EXERCISE OBJECTIVE =
Each line of the material below should be reproduced exactly.

EXCERPTED DATA =
/---

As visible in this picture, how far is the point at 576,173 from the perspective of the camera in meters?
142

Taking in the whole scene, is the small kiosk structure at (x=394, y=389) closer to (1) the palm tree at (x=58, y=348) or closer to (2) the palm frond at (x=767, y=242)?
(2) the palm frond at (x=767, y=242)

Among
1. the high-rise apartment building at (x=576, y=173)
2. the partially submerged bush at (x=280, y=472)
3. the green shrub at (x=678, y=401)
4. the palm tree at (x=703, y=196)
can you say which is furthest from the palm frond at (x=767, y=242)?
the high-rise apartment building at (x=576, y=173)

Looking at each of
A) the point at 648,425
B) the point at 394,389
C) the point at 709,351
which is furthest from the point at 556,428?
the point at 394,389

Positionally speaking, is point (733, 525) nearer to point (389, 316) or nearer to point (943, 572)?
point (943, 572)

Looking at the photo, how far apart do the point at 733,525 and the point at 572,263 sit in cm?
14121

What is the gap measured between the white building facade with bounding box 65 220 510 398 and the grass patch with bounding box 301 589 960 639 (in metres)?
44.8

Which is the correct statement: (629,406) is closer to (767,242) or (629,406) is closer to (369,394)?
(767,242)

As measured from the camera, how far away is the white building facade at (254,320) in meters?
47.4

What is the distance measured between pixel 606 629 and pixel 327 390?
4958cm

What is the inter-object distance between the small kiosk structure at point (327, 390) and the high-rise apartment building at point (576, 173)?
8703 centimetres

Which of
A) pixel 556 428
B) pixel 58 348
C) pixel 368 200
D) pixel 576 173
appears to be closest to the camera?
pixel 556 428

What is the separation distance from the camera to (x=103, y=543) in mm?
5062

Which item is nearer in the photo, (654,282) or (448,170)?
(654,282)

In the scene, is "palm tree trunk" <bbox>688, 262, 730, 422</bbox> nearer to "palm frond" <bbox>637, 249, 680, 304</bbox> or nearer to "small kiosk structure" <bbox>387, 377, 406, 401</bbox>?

\---

TASK ANSWER =
As visible in this picture, how far is the point at 576,173 from the perspective of the camera in meters?
142

Taking in the whole scene, is the small kiosk structure at (x=394, y=389) closer to (1) the palm tree at (x=58, y=348) or closer to (2) the palm frond at (x=767, y=242)?
(2) the palm frond at (x=767, y=242)

Among
1. the high-rise apartment building at (x=576, y=173)
2. the partially submerged bush at (x=280, y=472)
3. the green shrub at (x=678, y=401)
4. the palm tree at (x=703, y=196)
can you say which is furthest from the palm frond at (x=767, y=242)?
the high-rise apartment building at (x=576, y=173)

Looking at each of
A) the point at 648,425
B) the point at 394,389
C) the point at 709,351
which is furthest from the point at 556,428?
the point at 394,389

Positionally speaking, is point (733, 525) nearer to point (389, 316) or nearer to point (943, 572)?
point (943, 572)

Looking at the photo, how far apart do the point at 733,525 and the point at 572,263 sit in cm?
14121

What is the gap measured between the white building facade with bounding box 65 220 510 398 and the grass patch with bounding box 301 589 960 639 (in metres)?
44.8

Which is the correct statement: (629,406) is closer to (767,242) or (629,406) is closer to (369,394)?
(767,242)

As measured from the camera, how far away is the white building facade at (254,320) in meters?
47.4

What is the distance measured between pixel 606 629 and pixel 327 390?
4958cm

What is the inter-object distance between the small kiosk structure at point (327, 390) and the high-rise apartment building at point (576, 173)?
8703 centimetres

Which of
A) pixel 556 428
B) pixel 58 348
C) pixel 368 200
D) pixel 576 173
appears to be closest to the camera?
pixel 556 428

What is the separation distance from the camera to (x=103, y=543) in mm?
5062

Which item is nearer in the photo, (654,282) or (448,170)?
(654,282)

In the scene, is "palm tree trunk" <bbox>688, 262, 730, 422</bbox> nearer to "palm frond" <bbox>637, 249, 680, 304</bbox> or nearer to "small kiosk structure" <bbox>387, 377, 406, 401</bbox>?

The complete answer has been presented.